Apache OpenOffice (AOO) Bugzilla – Issue 4638
ligature support
Last modified: 2017-05-20 10:44:51 UTC
it would be nice to be able to enable ligatures (for fi, fl, ff, ffl, ffi). You can a look at Indesign which has the same feature. I would additionally like to have a plugin which can switch off ligatures for certain words taking respect of a kind of blacklist of words which don't may have ligatures - in German there are lots of such exceptions. Doing the plugin which does the same as my "rmligs" script for LaTeX files will however be a later step, after ligature support is there.
Reassigned to Christian.
Reassiged to Bettina.
There are more ligatures than the "f" combinations which should be supported if ligatures are to be supported. "Th" is another common ligature. Adobe InDesign 2.0 has implemented full ligature support, in which ligatures are placed during typing. Backspacing over ligatures correctly replaces the ligature with the remaining characters (except in the case of "ffi" and "ffl", in which case, backspacing over it first replaces the ligature with the "ff" ligature), so that, to the user, ligatures are transparently implemented. I believe this would be the preferred method, rather than implementing some sort of scripted solution. InDesign also specifies two strata of ligatures. The common ones: "fi", "fl", "ff", "ffi", "ffl", and "Th" are in the first strata. "ct" and other fairly uncommon ligatures are in the second strata. The two strata can be enabled independently of one another. This allows one to use the ligatures which are in common use, without being forced to use the ones which are fairly old, and out of use. Note: The Adobe Pro series of OpenType fonts contain complete ligature support internally. I have quite succesfully used these fonts in OpenOffice (Linux) by converting them to TrueType. Obviously, this will not be necessary in the future, when OpenType support is implemented.
of course, the way you described it it should be done, however there have to be exception dictionaries for words, where certain ligatures are typographically incorrect. In German there are many of them, usually word barriers of compound words.
It's been 2 years since this issue was filed and it still has the "NEW" status. It's extremely annoying to have to find&replace all ligatures manually, and then OOo doesn't even understand the ligatures when doing a spellcheck, which renders the spellchecker pretty useless.

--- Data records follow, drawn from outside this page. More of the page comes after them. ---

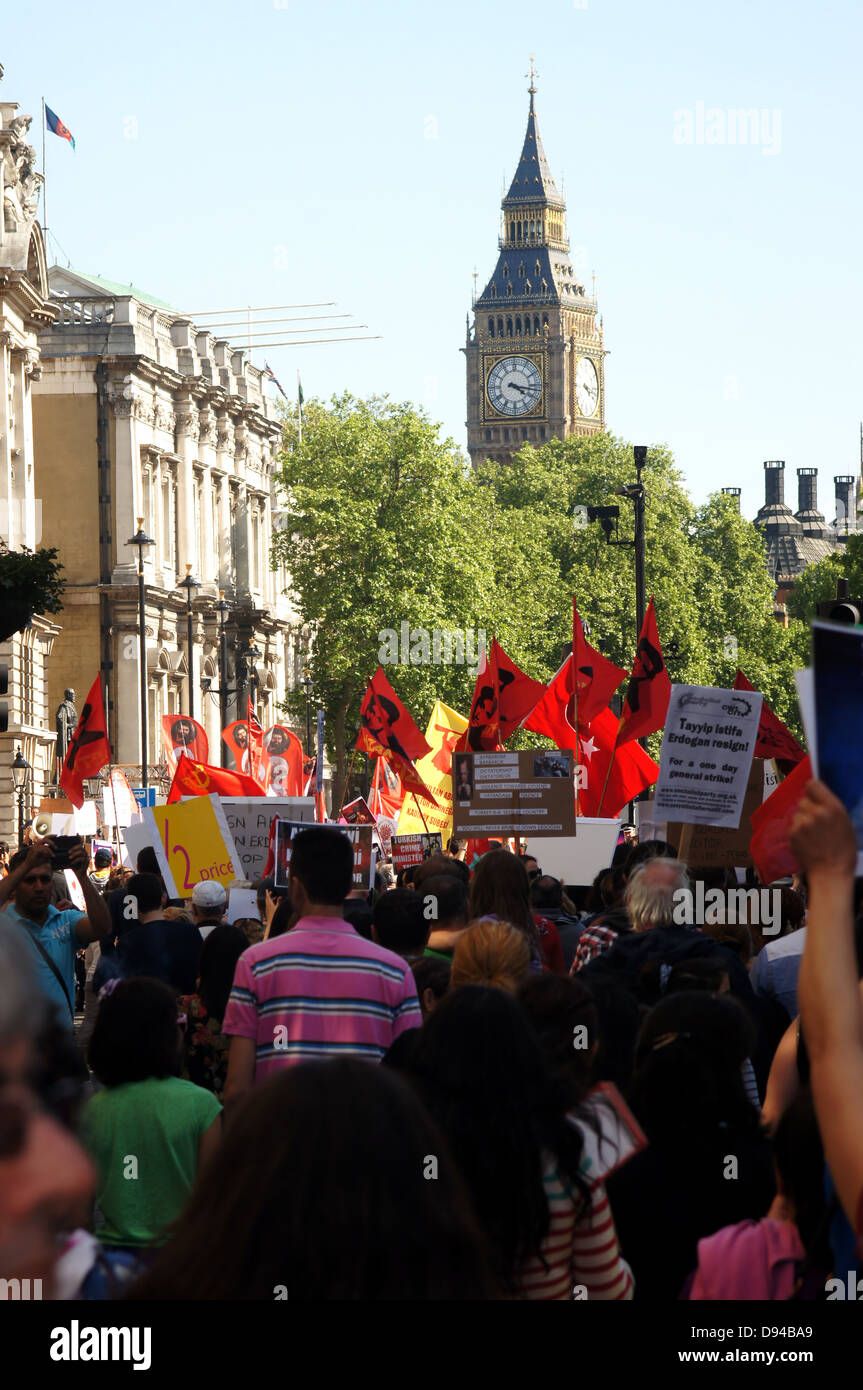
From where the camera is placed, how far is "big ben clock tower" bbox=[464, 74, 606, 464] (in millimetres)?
178000

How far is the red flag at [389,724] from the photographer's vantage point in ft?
83.1

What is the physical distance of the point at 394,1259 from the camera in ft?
8.52

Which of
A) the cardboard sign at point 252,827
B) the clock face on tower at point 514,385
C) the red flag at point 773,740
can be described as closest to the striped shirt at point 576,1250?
the cardboard sign at point 252,827

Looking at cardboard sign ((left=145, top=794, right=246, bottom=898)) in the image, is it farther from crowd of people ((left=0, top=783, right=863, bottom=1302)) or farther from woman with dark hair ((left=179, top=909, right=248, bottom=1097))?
woman with dark hair ((left=179, top=909, right=248, bottom=1097))

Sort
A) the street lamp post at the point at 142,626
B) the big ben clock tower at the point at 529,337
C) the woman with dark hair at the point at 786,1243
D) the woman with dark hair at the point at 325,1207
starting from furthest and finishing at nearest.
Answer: the big ben clock tower at the point at 529,337, the street lamp post at the point at 142,626, the woman with dark hair at the point at 786,1243, the woman with dark hair at the point at 325,1207

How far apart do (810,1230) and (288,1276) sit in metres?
1.50

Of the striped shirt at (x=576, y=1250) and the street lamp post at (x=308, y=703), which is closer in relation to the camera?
the striped shirt at (x=576, y=1250)

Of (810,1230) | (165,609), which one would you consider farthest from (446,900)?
(165,609)

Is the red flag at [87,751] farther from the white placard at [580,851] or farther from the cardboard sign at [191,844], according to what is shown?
the cardboard sign at [191,844]

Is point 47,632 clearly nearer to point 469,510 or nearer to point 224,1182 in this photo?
point 469,510

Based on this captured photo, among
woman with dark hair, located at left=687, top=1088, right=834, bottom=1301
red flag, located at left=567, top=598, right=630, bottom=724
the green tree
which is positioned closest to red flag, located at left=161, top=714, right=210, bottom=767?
red flag, located at left=567, top=598, right=630, bottom=724

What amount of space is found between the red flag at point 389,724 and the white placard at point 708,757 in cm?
1379


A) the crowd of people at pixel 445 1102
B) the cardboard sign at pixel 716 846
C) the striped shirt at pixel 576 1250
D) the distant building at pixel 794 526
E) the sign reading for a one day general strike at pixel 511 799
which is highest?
the distant building at pixel 794 526

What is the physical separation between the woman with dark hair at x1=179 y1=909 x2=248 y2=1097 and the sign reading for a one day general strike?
589 cm
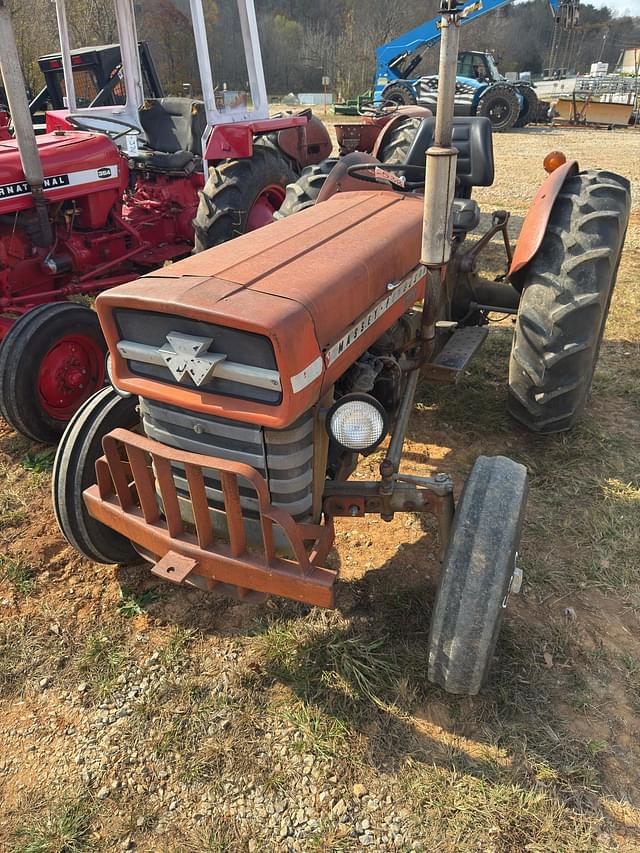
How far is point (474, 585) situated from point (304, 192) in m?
2.42

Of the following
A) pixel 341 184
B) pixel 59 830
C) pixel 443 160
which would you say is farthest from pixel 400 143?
pixel 59 830

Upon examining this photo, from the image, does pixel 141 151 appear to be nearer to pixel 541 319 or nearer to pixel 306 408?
pixel 541 319

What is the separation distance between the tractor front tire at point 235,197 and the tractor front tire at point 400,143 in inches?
37.8

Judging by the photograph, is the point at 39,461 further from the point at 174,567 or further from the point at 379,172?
the point at 379,172

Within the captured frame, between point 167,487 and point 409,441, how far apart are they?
1937 millimetres

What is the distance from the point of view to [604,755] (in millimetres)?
1986

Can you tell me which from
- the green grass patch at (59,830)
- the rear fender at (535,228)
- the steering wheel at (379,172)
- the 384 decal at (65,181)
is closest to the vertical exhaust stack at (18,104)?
the 384 decal at (65,181)

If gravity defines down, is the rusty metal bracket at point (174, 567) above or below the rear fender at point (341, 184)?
below

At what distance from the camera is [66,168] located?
168 inches

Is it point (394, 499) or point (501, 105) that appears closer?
point (394, 499)

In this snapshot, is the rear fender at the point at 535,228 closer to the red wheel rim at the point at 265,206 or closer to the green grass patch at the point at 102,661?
the red wheel rim at the point at 265,206

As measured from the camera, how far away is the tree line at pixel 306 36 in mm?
5207

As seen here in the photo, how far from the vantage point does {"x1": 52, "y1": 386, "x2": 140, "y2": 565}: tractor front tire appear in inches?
93.9

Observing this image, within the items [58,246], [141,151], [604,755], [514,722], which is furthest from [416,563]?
[141,151]
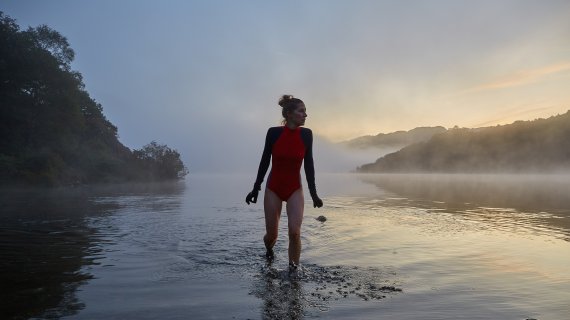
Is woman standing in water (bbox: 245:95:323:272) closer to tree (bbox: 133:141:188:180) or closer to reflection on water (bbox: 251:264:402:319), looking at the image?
reflection on water (bbox: 251:264:402:319)

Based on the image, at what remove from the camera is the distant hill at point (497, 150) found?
128125 millimetres

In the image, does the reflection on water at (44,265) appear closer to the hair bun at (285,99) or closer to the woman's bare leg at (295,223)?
the woman's bare leg at (295,223)

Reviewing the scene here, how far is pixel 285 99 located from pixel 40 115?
157 feet

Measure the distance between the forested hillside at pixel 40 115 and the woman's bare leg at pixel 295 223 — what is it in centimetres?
4037

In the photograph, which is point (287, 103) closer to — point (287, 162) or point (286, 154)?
point (286, 154)

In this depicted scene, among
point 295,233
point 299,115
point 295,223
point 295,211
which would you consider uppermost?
point 299,115

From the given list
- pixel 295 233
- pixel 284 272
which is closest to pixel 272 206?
pixel 295 233

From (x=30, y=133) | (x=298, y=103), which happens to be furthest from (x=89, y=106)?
(x=298, y=103)

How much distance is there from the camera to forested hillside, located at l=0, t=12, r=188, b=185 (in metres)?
39.9

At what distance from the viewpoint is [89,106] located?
6631cm

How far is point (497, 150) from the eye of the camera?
5984 inches

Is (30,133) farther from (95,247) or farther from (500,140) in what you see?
(500,140)

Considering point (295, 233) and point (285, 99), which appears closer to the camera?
point (295, 233)

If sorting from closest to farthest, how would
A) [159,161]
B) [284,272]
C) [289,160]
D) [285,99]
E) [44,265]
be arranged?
1. [284,272]
2. [44,265]
3. [289,160]
4. [285,99]
5. [159,161]
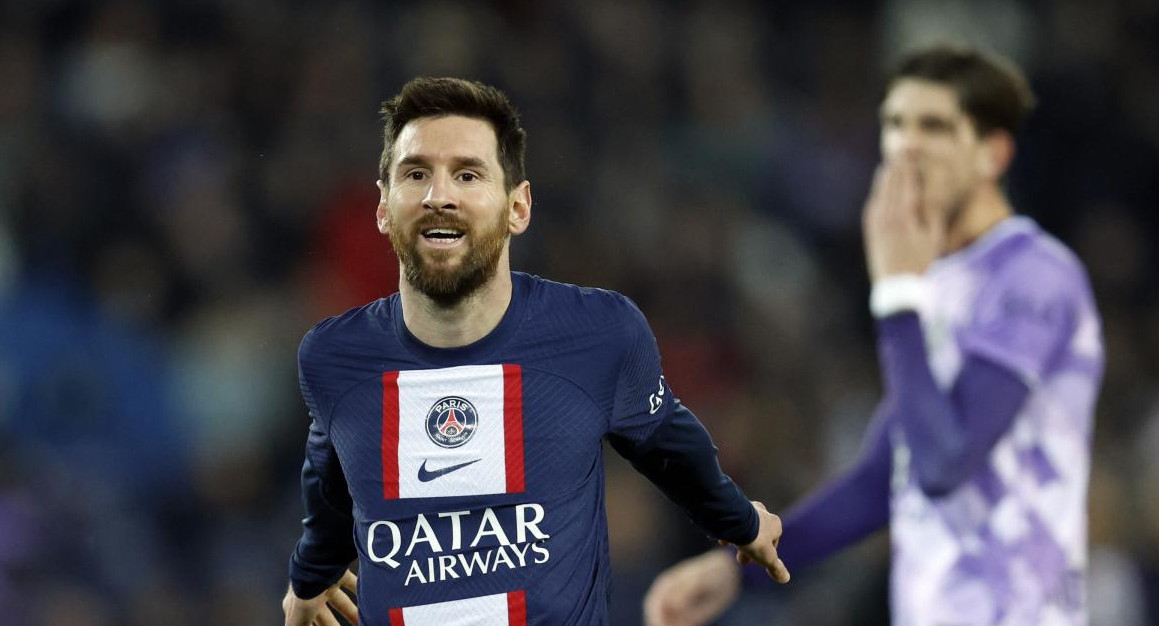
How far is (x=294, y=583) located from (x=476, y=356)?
707 mm

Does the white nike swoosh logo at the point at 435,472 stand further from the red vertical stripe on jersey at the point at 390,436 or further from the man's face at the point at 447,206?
the man's face at the point at 447,206

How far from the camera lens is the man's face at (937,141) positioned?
477 centimetres

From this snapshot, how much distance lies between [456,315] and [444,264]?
12 centimetres

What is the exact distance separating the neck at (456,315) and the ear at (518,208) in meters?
0.08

Agreed. If I had any votes for word processor issues, I'd vote for it. My main irritation is how spellchecker treats ligatures. I have given up on using them in OOo, however, as it simply does not handle them correctly.
I can confirm that using ligatures confuses the spell checker. For instance, if you replace the "fi" in "configure" with the fi ligature, it's flagged as a spelling mistake. I can add the "new word" to the dictionary, but the spell checker should be smart enough to break the ligature apart so this isn't necessary. While it would be nice to have InDesign-level ligature handling, I don't expect that from a word processor. If just the spell checking issue and Issue 54825* were fixed, I'd be satisfied. * Summary of Issue 54825: if you say Insert | Special Character -- such as to insert a ligature -- then change the style for the paragraph to use a different font, the special character remains in the old font. It affects more than just ligatures, so I filed it as a separate bug.
*** Issue 62291 has been marked as a duplicate of this issue. ***
The statistics have to be improved also : Try a word with a ligature like 'enfin' (French) 'fi' = F001. -> OOo counts 4 characters (correct, even if 'fi' is in fact 2 letters) and 2 words (incorrect, there is only one word). -> MS Word counts 4 characters and 1 word.
> Try a word with a ligature like 'enfin' (French) 'fi' = F001. > -> OOo counts 4 characters (correct, even if 'fi' is in fact 2 letters) Huh? Even if the two letters "fi" are replaced by a ligature on output they are still two letters, not one. The statistics should count letters, not glyphs. What on earth would be the point of counting glyphs instead?
Word and character count is correct for fi and fl ligatures mapped to the Private Use Area, but not for ff fi fl ffi and ffl ligatures mapped to the Alphabetic Presentation forms. This should be updated as Unicode encoding is the new standard. "ve owers" is counted correctly, but not "five flowers."
Word and character count is correct for fi and fl ligatures mapped to the Private Use Area, but not for ff fi fl ffi and ffl ligatures mapped to the Alphabetic Presentation forms. This should be updated as Unicode encoding is the new standard.
Hi Mathias, I have changed the current owner to your owner. Please take the ownership of these enhancements.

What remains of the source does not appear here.